Among the records below, find each line bearing the word "outcome" and copy it.
[[ DATA SHOWN open ]]
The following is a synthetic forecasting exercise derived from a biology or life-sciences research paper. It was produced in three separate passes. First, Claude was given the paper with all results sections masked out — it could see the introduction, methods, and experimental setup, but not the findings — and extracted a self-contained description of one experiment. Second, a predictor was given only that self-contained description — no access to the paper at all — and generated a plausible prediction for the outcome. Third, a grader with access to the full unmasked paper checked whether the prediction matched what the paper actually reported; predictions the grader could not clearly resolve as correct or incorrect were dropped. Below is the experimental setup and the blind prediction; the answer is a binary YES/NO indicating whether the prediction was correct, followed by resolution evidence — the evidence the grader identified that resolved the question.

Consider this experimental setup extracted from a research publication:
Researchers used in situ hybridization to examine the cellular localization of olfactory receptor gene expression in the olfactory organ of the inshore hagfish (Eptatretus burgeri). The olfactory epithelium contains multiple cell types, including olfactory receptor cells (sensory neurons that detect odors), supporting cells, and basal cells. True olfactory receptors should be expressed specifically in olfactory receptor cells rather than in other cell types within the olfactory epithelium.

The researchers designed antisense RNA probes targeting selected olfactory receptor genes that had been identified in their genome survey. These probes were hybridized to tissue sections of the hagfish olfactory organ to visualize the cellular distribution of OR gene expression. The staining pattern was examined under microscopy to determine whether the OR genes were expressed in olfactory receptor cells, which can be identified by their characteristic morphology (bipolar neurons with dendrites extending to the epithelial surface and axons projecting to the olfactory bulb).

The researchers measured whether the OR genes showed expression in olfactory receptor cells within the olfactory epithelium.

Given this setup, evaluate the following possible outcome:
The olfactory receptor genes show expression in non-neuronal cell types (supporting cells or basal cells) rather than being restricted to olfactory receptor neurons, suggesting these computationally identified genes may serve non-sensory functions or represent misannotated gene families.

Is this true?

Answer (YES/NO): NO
[[ DATA SHOWN closed ]]
- _RESULT OF THIS TASK_:
The following is a synthetic forecasting exercise derived from a biology or life-sciences research paper. It was produced in three separate passes. First, Claude was given the paper with all results sections masked out — it could see the introduction, methods, and experimental setup, but not the findings — and extracted a self-contained description of one experiment. Second, a predictor was given only that self-contained description — no access to the paper at all — and generated a plausible prediction for the outcome. Third, a grader with access to the full unmasked paper checked whether the prediction matched what the paper actually reported; predictions the grader could not clearly resolve as correct or incorrect were dropped. Below is the experimental setup and the blind prediction; the answer is a binary YES/NO indicating whether the prediction was correct, followed by resolution evidence — the evidence the grader identified that resolved the question.
Given this setup, evaluate the following possible outcome:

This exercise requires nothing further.